Archbishop of Tyre (1235–1244)

Peter of Sargines, also called Peter II, was a Latin churchman who served as the archbishop of Tyre in the Kingdom of Jerusalem from 1235 until 1244.

Peter was the uncle of Geoffrey of Sargines, seneschal of Jerusalem. He may have also been related to Margaret of Sargines, abbess of Montivilliers. Early in his career, he was abbot of Saint-Jacques de Provins. He had been appointed to the see of Tyre by December 1235.

Peter was the most senior church representative at the war council held in Acre in September 1239 after the arrival of King Theobald I of Navarre and about a thousand knights ahead of the Barons' Crusade. Robert of Nantes became Latin patriarch of Jerusalem in 1240, but he stayed in Europe until 1244 and empowered Peter to act as his vicar. The barons of the Kingdom of Jerusalem and the representatives of the Commune of Acre and the merchant colonies of Venice and Genoa met in the vicar's presence at the patriarch's palace in Acre on 5 June 1243 to discuss the claim of Alice of Champagne to the regency of the kingdom. According to the 13th-century chronicler John of Jaffa, the vicar at that time was the archbishop of Nicosia, Eustorge of Montaigu, while the lieutenant of the Venetian commune in Acre, Marsiglio Georgio, writes that the archbishop of Tyre was the vicar.
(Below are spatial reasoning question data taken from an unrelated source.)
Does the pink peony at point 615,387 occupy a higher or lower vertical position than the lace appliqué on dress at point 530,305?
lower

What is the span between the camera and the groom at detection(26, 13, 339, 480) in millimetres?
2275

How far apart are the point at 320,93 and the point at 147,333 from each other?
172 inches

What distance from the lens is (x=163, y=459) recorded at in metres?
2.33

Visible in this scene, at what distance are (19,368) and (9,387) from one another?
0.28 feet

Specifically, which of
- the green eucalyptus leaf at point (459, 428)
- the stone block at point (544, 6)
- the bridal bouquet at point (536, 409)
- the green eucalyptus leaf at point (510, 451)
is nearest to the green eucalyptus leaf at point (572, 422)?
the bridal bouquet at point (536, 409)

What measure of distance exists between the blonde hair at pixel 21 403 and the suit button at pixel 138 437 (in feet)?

In 1244, Peter and many of his fellow bishops joined a vast Christian army in an alliance with the emir of Damascus, Al-Salih Ismail, after the Khwarazmians sacked Jerusalem. The confederate army was routed by the sultan of Egypt, As-Salih Ayyub, and his Khwarazmians allies at the Battle of Forbie near Gaza City on 18 October. Peter and Ralph, bishop of Lydda, went missing and were presumed dead.